TAREFA ESCRITA A
Transcreve, por favor, sem alterações todas as linhas dos registos de relação espacial. Omite as imagens na resposta.

Há inúmeros exemplos de histórias transpostas para o Cinema que se alicerçam na ênfase dada aos sentimentos da Desconfiança e da Dúvida. Em algumas delas o perigo nasce dentro de casa (“Dormindo Com o Inimigo” (1991) de Joseph Ruben com Júlia Roberts; ou “A Verdade Escondida” (2000) de Robert Zemeckis). Outras vezes o perigo pode vir de fora e instalar-se no mundo pessoal das suas vítimas (como em “O Inquilino Misterioso” (1990) de John Schlesinger).

Hitchcock realizou um morno “Lifeboat” (1944) contando a história de um grupo de pessoas deixadas pelo destino a bordo de um barco exíguo. Aqui as suspeições e desconfianças de uns em relação aos outros tornam-se difíceis de suportar. Uma embarcação no alto mar pode suscitar uma dupla sensação de angústia: é um espaço fechado dentro de um espaço aberto imenso.

Roman Polanski concebeu mais tarde um ambiente particularmente tenso em “A Faca na Água” (1962) desenvolvendo a história de dois homens e de uma mulher num barco exíguo. Um possível trio amoroso… Um casal cujo quotidiano é invadido pela presença de um estranho.

As audiências viram Nicole Kidman, Sam Neill e Billy Zane em “Calma de Morte” (1989) dentro do espaço claustrofóbico de um barco. Um filme de Philip Noyce que leva a tensão emocional do espectador à circunstância de cada personagem ter de lutar pela sua vida.

Talvez tenha sido sintomático nomear Roman Polanski. Porque ele é mestre na arte de conceber ambientes inquietantes. E é capaz de criar terror sem efeitos especiais. No domínio da suspeição e da desconfiança isto revela-se fulcral. Veja-se o clássico “A Semente do Diabo” (1968).

Suspeição, Desconfiança e Dúvida? São território de Hitchcock em “Mentira”, “Rebecca”, “Janela Indiscreta” ou “Desconhecido do Norte-Expresso” mas são afinal também temáticas importantíssimas em todas as histórias policiais (como as de Agatha Christie ou de Patrícia Highsmith). Só que Hitchcock tinha o seu jeito próprio de as explorar. E terá sido imensamente imitado ao longo dos anos…

segunda-feira, setembro 11, 2006

NAS PASSADAS DE HITCHCOCK I - Os psicopatas





O que é que aconteceu ao suspense hitchcockiano? Morreu com o cineasta ou ainda existe no cinema dos nossos dias? Na verdade bem sabemos que o suspense não é uma criação de Hitchcock e que já o encontrávamos bem evidente na literatura de Edgar Allan Poe e de H. G. Wells ou no cinema de D. W. Griffith e de Fritz Lang.

Grifith compôs belas sequências de suspense em “Nascimento de Uma Nação” (1915) e em “Intolerância”(1916). Lang foi o criador de brilhantes filmes de suspense como “M” (1931), “The Woman in the Window” (1944) e “O Segredo da Porta Fechada” (1947).

TAREFA ESCRITA B
Responde a estas perguntas sobre o texto acerca do suspense no cinema:
(i) Em que ano saiu "Lifeboat", de Hitchcock?
(ii) Quem realizou "Calma de Morte"?
(iii) Que filme de Lang, de 1931, é citado?

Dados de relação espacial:
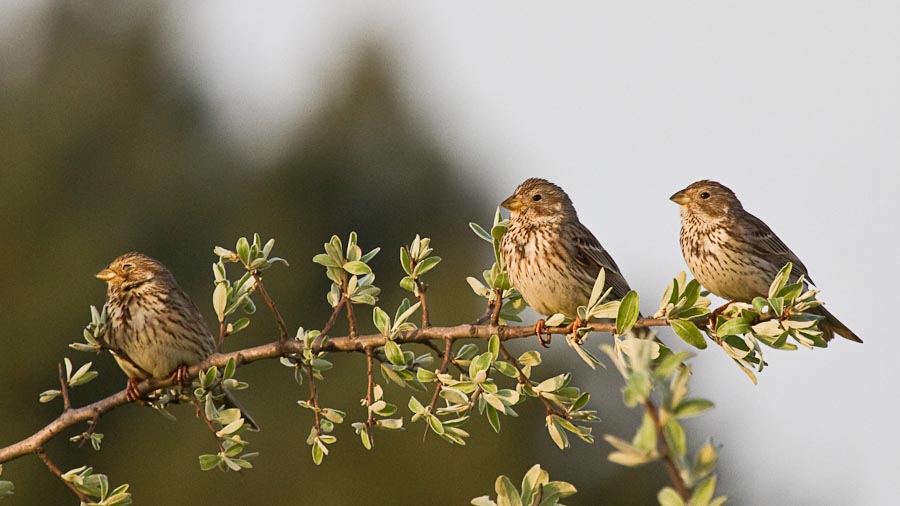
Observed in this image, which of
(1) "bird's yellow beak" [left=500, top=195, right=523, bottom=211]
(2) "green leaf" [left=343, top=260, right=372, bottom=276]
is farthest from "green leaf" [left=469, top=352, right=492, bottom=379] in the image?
(1) "bird's yellow beak" [left=500, top=195, right=523, bottom=211]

RESPOSTA ESPERADA A
Observed in this image, which of
(1) "bird's yellow beak" [left=500, top=195, right=523, bottom=211]
(2) "green leaf" [left=343, top=260, right=372, bottom=276]
is farthest from "green leaf" [left=469, top=352, right=492, bottom=379] in the image?
(1) "bird's yellow beak" [left=500, top=195, right=523, bottom=211]

RESPOSTA ESPERADA B
(i) 1944
(ii) Philip Noyce
(iii) "M"